Being open about your sexual orientation or gender identity in high school can be hard. And so can be prom.
While some look back at their proms with a nostalgic smile, this is hardly ever the case for LGBTI people.
Gay, lesbian, bisexual and trans people often have traumatic memories of their own proms — if they went at all.
Bullying and anxiety to fit into the heteronormative mould turn what should be a fun night into a nightmare.
Those who did brave the annual celebration of outdated gender stereotypes sometimes wish they could do it all over again. That’s where Queer Prom comes in.
At Queer Prom, created by Vicki Cook, everyone can rewrite their prom stories.
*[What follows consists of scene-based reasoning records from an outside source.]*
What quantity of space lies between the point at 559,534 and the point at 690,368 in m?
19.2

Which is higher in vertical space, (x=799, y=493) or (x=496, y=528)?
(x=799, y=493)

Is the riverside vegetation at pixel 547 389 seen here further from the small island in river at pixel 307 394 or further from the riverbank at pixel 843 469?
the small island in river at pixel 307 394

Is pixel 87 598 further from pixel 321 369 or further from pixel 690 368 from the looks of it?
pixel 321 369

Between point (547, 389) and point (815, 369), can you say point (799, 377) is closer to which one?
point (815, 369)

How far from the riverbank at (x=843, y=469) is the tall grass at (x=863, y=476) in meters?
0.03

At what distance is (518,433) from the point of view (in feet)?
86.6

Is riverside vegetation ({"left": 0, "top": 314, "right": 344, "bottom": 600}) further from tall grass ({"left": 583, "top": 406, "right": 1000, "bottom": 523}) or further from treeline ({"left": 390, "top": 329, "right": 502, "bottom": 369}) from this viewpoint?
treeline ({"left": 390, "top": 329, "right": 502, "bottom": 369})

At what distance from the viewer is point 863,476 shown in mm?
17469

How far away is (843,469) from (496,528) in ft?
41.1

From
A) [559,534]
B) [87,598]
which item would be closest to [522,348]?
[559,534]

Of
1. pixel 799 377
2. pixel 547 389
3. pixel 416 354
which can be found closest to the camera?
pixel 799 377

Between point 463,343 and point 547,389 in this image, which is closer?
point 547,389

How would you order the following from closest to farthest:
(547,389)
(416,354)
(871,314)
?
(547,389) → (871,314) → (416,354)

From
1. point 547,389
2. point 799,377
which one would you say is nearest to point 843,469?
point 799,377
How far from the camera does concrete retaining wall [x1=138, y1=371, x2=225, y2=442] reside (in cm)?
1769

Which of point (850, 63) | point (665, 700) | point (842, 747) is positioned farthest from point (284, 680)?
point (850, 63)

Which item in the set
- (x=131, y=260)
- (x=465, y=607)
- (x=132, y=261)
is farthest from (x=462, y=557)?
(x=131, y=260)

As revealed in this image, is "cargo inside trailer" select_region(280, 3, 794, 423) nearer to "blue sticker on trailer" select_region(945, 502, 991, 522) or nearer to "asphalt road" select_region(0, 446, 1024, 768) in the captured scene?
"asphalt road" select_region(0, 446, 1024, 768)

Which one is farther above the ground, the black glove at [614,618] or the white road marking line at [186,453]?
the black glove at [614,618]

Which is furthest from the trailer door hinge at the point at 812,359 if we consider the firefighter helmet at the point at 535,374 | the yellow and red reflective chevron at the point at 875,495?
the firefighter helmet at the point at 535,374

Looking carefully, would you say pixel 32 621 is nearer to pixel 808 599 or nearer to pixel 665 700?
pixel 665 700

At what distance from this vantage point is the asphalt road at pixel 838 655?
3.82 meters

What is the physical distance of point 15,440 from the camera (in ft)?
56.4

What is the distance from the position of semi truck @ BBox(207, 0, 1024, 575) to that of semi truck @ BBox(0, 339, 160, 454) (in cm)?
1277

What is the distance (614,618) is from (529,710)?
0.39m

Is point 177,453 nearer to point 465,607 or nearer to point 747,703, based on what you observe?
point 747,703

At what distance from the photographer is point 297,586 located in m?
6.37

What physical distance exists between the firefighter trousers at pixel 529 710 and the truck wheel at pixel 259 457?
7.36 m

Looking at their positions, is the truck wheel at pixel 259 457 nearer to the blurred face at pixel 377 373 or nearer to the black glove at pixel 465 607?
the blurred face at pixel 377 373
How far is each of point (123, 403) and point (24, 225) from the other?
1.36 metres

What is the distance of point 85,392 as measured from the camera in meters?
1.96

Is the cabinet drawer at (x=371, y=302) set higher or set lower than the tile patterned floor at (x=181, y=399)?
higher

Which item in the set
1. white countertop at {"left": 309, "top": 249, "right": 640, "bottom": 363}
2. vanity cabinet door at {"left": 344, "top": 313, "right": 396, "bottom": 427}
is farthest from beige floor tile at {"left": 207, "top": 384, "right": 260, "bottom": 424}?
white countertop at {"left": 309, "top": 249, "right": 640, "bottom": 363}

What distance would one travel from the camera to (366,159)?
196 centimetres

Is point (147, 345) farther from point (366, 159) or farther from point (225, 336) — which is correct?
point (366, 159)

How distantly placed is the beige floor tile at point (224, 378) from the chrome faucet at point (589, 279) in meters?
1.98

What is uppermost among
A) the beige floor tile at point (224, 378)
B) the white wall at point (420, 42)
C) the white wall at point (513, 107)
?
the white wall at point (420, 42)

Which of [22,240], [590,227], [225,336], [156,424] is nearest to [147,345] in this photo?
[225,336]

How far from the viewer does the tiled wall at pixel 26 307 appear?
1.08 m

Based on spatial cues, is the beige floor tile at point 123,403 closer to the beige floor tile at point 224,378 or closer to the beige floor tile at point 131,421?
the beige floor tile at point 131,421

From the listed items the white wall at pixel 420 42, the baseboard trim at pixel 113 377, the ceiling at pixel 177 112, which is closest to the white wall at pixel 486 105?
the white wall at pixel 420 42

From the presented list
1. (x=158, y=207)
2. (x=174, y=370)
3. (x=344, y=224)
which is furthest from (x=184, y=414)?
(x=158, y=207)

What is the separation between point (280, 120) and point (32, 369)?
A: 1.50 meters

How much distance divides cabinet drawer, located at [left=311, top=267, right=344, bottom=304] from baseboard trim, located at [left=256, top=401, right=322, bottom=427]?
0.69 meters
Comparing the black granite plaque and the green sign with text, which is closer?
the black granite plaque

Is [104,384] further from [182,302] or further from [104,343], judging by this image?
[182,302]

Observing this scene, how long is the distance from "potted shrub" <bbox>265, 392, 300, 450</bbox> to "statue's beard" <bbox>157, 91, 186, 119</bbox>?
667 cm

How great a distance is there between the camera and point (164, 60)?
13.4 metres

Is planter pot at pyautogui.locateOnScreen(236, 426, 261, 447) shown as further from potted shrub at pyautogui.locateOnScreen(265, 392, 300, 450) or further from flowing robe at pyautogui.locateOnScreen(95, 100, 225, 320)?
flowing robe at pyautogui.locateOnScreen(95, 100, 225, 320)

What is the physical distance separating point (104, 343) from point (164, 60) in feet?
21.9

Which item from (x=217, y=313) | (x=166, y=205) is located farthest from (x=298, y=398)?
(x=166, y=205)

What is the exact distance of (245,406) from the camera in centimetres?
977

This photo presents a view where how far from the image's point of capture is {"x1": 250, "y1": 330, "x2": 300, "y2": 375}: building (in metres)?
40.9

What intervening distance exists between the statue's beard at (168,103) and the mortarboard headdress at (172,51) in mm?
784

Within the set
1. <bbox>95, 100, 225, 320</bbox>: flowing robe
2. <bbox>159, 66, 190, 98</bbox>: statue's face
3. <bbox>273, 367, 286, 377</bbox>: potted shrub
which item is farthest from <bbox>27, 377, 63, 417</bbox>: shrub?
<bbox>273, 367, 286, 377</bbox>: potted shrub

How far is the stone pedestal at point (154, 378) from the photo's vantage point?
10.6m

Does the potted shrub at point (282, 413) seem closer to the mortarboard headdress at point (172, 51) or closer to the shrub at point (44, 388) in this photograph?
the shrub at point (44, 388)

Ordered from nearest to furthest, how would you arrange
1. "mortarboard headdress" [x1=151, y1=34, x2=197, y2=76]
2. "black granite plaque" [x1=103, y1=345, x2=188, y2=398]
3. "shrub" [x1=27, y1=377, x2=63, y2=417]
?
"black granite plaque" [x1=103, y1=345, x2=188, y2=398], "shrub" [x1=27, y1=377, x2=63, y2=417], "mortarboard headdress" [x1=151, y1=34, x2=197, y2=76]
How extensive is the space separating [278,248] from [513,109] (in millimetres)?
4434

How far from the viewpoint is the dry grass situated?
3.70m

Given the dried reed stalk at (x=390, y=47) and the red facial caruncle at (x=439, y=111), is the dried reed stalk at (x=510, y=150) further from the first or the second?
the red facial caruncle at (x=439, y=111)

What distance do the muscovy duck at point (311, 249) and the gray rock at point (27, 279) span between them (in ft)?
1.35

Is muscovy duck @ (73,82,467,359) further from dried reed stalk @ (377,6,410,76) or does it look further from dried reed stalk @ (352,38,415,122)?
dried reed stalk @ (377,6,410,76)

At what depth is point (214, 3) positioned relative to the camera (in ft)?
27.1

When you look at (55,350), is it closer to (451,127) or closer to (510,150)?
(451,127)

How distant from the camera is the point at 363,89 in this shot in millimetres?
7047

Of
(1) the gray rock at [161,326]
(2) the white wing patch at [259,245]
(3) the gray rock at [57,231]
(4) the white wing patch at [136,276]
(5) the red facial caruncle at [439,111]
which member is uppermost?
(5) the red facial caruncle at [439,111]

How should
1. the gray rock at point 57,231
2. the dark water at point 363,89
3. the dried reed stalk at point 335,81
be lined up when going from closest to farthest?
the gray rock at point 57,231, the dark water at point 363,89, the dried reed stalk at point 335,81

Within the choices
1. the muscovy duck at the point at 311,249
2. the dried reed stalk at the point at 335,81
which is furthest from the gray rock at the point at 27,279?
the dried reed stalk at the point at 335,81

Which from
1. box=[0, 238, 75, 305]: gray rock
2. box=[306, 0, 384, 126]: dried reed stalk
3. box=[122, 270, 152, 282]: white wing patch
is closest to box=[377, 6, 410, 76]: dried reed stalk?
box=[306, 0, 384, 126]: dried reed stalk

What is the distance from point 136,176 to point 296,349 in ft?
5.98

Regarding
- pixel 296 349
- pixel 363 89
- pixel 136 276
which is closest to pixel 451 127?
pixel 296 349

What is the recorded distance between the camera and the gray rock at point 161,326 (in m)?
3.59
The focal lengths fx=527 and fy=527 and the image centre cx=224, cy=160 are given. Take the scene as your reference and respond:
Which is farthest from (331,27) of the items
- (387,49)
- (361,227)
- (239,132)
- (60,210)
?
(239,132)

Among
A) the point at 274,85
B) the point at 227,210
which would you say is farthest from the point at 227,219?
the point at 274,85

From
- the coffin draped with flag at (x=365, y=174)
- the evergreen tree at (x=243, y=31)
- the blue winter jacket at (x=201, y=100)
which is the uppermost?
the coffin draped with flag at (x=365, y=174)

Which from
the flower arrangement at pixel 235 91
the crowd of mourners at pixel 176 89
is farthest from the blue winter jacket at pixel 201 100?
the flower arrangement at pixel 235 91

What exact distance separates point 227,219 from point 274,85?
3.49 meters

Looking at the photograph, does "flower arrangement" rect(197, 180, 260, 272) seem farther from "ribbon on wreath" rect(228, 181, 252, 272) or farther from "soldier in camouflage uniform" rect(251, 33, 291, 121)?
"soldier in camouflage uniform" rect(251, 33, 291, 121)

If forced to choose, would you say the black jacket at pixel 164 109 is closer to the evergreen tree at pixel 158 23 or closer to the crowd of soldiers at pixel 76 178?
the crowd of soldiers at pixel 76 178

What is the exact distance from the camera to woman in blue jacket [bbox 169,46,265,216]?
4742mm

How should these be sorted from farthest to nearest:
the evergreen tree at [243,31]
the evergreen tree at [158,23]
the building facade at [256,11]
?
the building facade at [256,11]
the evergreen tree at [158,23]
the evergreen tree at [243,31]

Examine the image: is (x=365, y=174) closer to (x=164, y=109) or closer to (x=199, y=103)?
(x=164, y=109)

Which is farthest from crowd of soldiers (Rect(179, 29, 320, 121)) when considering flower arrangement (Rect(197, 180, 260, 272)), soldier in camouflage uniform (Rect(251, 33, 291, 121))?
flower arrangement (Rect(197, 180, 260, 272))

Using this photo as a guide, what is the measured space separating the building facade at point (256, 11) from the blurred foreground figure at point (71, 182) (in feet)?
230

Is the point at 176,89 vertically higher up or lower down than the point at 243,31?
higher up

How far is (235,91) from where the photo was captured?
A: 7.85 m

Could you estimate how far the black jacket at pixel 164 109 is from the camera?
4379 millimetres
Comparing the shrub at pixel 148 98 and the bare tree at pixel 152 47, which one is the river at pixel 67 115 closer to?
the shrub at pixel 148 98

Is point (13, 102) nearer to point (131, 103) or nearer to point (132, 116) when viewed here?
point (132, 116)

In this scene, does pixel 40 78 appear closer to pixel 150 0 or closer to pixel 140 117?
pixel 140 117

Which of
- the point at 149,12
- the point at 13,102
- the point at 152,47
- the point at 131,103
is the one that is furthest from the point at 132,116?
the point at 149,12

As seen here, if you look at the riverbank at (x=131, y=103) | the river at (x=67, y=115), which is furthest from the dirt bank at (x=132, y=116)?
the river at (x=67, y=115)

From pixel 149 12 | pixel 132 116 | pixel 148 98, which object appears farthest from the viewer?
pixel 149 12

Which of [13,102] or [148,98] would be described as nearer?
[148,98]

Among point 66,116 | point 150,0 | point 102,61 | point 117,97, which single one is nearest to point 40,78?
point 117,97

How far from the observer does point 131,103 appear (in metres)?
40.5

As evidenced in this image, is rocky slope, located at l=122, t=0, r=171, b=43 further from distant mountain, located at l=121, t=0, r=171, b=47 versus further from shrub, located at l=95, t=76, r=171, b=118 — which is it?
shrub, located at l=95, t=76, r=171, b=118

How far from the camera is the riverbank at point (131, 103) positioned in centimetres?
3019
LGBTI have the chance to attend an inclusive event designed for them. They can wear whatever outfit they want and invite whoever they want to be with.
The next events will take place in Brighton on 31 May and Birmingham on 12 July.
‘We plan to take Queer Prom all over the UK, and one day beyond,’ said Cook.
She explained she’d like to give everyone the ‘opportunity to rewrite those negative or non-existent prom stories’.
Ahead of the upcoming proms, 9 LGBTI people reminisced of their own — good and bad.
‘I spent my childhood and teenage years extremely ill and missed out on a lot of school and events that my peers went to,’ they said.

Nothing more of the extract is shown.